CSA 443/543 High Performance Computing (3 credits)
Catalog description:
Introduction to the practical use of multi-processor workstations and supercomputing clusters. Developing and using parallel programs for solving computationally intensive problems. The course builds on basic concepts of programming and problem solving.
Prerequisite: CSA 278 or permission of instructor.
Course Objectives:
At the end of this course, students will be able to:
- Describe the fundamental concepts of parallel and distributed programming along with related computer architectures.
- Demonstrate various parallel programming concepts using by developing programs using the Message Passing Interface (MPI).
- Deploy, debug, and troubleshoot MPI programs on supercomputing clusters
- Demonstrate knowledge of parallel scalability
- Use a profiler to identify performance bottlenecks in a program
Required topics (approximate weeks allocated):
- Introduction to parallel programming and high performance distributed computing (HPDC) (1)
- Motivation for HPDC
- Review of parallel programs and platforms
- Implicit parallelism and limitations of instruction level parallelism (ILP)
- Survey of architecture of commonly used HPDC platforms
- Concurrency and parallelism (1)
- Introduction to concurrency & Parallelism
- Levels of parallelism
- Instruction level parallelism
- SIMD versus MIMD
- Review of C programming language and the Linux environment (1.5)
- Review of basic programming constructs
- Applying Java/C++ syntax and semantics to C language
- Introduction to problem solving using the C language
- Introduction to Linux
- C programming using Linux
- C structures
- Exploring instruction level parallelism (1)
- Review of instruction level parallelism and sources of hazards
- Concepts of hazard elimination via code restructuring (dependency reduction, loop unrolling)
- Timing and statistical comparison of performance of c programs
- Introduction to parallel programming (2)
- Principles of parallel algorithms
- Effects of synchronization and communication latencies
- Overview of physical and logical communication topologies
- Using MPE for parallel graphical visualization (parallel libraries)
- Introduction to message passing paradigm (.5)

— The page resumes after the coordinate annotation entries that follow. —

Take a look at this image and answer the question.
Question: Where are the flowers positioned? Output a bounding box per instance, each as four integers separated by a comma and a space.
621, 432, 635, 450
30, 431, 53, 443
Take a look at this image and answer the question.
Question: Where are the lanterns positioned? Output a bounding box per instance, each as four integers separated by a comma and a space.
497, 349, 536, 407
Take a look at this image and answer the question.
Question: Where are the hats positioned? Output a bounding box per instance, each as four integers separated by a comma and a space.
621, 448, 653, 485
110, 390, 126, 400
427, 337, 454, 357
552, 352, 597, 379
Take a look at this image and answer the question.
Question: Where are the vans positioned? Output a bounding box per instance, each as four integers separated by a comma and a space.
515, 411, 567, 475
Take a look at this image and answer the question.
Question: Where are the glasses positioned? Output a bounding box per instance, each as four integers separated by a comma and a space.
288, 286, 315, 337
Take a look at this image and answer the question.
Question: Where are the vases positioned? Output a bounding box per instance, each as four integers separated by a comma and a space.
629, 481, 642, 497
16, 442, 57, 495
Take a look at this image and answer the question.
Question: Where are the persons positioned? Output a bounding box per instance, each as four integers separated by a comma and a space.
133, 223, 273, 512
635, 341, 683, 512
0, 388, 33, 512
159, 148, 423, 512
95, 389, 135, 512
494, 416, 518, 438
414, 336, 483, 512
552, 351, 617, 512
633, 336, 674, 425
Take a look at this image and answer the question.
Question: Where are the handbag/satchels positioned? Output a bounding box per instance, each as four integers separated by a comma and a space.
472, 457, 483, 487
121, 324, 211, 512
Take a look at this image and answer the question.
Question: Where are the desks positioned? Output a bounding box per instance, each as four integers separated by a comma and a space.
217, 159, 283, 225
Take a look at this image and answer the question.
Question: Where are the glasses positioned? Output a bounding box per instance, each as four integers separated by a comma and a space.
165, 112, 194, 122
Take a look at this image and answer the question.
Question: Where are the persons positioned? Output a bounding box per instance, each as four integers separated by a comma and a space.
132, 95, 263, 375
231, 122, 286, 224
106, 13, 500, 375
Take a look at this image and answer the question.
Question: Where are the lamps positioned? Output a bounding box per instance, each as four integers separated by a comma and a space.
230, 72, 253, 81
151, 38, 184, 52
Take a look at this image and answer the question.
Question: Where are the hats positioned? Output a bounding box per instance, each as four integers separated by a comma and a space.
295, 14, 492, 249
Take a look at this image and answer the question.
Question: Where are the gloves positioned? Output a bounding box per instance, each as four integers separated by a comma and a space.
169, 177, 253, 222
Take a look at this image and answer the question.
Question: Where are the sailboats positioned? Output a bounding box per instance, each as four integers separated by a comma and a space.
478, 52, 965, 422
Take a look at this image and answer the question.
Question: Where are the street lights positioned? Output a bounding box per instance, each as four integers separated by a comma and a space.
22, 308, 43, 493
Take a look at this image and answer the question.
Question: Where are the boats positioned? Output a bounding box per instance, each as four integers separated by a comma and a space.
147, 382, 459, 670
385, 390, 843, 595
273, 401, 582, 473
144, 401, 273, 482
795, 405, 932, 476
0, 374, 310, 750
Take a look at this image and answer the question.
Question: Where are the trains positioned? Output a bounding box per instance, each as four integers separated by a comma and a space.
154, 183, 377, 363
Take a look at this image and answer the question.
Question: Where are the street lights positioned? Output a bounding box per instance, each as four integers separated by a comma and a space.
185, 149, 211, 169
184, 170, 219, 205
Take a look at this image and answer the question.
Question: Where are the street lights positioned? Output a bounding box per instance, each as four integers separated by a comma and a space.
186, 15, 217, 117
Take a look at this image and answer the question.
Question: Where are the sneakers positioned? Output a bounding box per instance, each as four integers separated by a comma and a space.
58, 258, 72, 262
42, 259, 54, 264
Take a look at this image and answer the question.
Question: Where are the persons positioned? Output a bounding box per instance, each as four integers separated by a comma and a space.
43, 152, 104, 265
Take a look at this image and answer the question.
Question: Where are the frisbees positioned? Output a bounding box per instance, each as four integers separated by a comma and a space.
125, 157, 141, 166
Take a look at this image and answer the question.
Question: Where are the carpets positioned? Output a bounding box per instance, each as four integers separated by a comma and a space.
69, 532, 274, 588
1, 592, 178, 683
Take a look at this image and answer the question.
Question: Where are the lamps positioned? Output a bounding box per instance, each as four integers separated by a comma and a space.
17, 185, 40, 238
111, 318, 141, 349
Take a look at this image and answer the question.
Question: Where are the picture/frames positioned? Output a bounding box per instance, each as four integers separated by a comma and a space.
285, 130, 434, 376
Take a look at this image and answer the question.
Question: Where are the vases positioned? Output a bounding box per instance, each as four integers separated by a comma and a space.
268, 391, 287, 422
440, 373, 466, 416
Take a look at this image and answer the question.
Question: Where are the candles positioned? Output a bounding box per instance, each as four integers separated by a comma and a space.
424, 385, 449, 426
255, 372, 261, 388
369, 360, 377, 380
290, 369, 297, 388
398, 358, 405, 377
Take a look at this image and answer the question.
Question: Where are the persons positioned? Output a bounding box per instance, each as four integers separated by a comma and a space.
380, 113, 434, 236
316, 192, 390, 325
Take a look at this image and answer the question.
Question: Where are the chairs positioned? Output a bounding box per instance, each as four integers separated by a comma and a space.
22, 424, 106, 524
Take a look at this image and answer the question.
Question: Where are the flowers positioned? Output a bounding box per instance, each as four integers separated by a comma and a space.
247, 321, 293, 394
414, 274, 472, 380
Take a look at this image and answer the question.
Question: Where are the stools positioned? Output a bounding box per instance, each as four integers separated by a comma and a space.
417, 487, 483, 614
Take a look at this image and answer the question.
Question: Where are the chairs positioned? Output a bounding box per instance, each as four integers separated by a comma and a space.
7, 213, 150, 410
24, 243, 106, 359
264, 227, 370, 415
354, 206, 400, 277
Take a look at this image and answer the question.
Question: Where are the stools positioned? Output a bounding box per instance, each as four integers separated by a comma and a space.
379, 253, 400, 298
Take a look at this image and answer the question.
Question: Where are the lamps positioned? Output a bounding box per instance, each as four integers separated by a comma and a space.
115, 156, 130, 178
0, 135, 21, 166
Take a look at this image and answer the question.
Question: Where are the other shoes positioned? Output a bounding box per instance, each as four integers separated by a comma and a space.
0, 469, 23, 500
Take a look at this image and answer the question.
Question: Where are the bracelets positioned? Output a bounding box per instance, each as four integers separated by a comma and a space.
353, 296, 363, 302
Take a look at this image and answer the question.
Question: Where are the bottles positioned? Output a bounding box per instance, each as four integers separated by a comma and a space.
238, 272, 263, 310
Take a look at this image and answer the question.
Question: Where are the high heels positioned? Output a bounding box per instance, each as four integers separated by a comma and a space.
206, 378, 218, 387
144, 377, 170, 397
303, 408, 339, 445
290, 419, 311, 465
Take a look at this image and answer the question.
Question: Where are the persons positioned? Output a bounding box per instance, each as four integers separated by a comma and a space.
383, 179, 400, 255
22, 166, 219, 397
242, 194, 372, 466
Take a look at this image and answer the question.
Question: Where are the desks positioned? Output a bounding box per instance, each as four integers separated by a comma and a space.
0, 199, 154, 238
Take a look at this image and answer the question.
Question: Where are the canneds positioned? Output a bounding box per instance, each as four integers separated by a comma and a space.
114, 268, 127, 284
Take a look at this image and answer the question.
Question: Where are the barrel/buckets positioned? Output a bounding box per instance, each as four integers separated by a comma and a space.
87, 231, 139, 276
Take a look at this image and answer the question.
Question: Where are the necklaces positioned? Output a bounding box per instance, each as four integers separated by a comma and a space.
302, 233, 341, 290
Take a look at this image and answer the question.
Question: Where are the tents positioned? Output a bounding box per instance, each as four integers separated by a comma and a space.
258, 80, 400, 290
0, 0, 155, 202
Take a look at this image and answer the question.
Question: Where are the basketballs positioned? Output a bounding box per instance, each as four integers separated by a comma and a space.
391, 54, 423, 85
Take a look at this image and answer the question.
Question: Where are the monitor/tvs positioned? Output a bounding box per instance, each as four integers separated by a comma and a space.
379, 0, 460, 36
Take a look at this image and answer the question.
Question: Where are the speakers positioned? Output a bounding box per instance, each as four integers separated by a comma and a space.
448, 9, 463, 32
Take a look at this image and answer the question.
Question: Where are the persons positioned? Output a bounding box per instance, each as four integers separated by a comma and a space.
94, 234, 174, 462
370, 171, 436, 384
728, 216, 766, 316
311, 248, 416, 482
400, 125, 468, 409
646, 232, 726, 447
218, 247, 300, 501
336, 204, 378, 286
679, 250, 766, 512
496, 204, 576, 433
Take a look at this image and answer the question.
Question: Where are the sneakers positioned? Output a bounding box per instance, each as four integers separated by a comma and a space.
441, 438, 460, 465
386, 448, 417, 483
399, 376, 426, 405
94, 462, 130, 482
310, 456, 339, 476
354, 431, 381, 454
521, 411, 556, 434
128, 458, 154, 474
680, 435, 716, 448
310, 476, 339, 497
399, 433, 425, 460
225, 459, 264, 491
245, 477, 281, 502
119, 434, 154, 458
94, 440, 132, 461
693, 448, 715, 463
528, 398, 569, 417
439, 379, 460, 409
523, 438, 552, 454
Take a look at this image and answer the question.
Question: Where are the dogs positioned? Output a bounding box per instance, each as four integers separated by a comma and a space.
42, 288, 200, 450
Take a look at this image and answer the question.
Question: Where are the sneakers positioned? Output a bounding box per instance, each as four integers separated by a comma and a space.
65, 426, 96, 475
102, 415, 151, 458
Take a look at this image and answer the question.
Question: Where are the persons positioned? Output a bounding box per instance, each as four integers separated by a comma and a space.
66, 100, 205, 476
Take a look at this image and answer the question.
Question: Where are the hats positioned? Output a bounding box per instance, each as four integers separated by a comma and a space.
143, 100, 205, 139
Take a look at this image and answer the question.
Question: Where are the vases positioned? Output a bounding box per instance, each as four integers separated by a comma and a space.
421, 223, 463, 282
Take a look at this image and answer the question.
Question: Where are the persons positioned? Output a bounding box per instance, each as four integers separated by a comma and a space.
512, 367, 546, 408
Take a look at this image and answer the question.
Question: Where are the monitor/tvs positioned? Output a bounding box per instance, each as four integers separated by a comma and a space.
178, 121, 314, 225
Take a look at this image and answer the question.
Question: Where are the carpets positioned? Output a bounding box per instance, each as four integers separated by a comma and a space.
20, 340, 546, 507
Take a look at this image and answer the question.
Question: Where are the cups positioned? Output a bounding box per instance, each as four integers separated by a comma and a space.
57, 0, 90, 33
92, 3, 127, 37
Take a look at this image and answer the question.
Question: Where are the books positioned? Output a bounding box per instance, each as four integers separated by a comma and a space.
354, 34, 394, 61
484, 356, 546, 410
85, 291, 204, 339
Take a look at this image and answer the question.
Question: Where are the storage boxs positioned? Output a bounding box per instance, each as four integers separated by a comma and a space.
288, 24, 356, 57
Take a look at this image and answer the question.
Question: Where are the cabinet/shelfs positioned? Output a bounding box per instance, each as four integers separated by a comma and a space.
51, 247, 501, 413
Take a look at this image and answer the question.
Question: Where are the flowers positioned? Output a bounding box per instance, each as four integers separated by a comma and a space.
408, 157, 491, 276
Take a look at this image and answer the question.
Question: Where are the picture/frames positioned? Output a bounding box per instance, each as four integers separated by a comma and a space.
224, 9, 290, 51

- Principles of message-passing programming
- The building blocks of message passing
- Programming in MPI (3)
- Introduction to MPI: The Message Passing Interface
- MPI Fundamentals
- Partitioning data versus partitioning control
- Blocking communications and parallelism
- MPI communication models
- Blocking vs. non-blocking communication and impacts of parallelism
- Developing MPI programs that exchange derived data types
- Create MPI programs that use structure derived data types
- Review of portability and interoperability issue
- Performance profiling (1)
- Using software tools for performance profiling
- Performance profiling of MPI programs
- Speedup anomalies in parallel algorithms
- Collective communications (2)
- Introduction to collective communications
- Distributed debugging
- Introduction to MPI scatter/gather operations
- Exploring the complete collective communication operations in MPI
- Scalability and performance (1)
- Understanding notions of scalability and performance
- Metrics of scalability and performance
- Asymptotic analysis of scalability and performance
- Exams/Reviews (1)